Offended by the Justice Department sham conference, Riveland said, "It's time to ask if we're getting what we're paying for."

Here's what we're getting: Violent crimes in Washington were up 7.1 percent last year over the previous year, mirroring the national trend. According to the latest figures from the Association of Sheriffs and Police Chiefs, over the decade, 1981-1991, violent crimes rose 40.9 percent while the state's population increased by 17.7 percent.

Here's what we're paying for: New state prisons and additions to existing ones to house over 12,000 inmates by 1995, nearly double the inmate population in 1990. The price tag is $1 billion.

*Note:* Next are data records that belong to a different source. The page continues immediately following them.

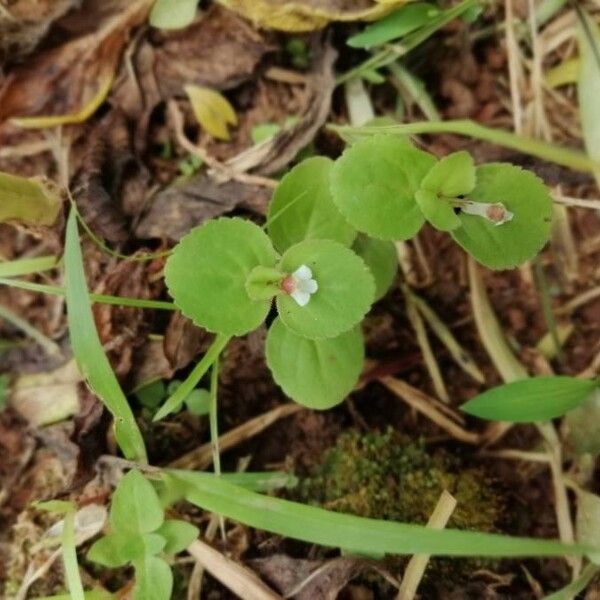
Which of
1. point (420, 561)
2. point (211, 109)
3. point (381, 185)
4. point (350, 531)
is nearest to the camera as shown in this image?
point (350, 531)

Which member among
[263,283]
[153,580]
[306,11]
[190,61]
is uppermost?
[306,11]

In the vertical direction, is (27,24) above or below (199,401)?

State prison population is projected to grow at least another 2,000 by the year 2000. Riveland warns that "prison population forecasts are terribly accurate."

He noted, with hyperbolic irony, that if the prison population trend of the late '80s and early '90s were to continue for the next 50 years, "everyone in Washington would be in prison."

It's a frenzy that leads to more than just construction costs. Someone has to run the prisons.

In the 1989-91 biennium the operating budget for the Department of Corrections was $440 million. Under those "terribly accurate" inmate population projects, the department will need more than a $1 billion annual operating budget by the 1997-99 biennium. And that assumes no new laws will be passed increasing prison population. No legislature in 70 years has refrained from doing that, he said.

Worse yet, none of this includes costs to build and operate new city and county jails across the state.

Central to the debate Riveland wants to start are these facts:

The state spends an average of $4,000 a year on each student in the K-12 educational system.

It spends an average of $26,000 a year on each inmate in the state's correction system.

Enrollment is capped on the state's colleges and universities while prison population expands unchecked.

Riveland calls those facts "a confusing message about our priorities."

As Riveland said in a letter to U.S. Attorney William Barr after the recent Justice Department conference, "the incarceration of millions of Americans should be treated with alarm and concern, not with self-righteous smugness."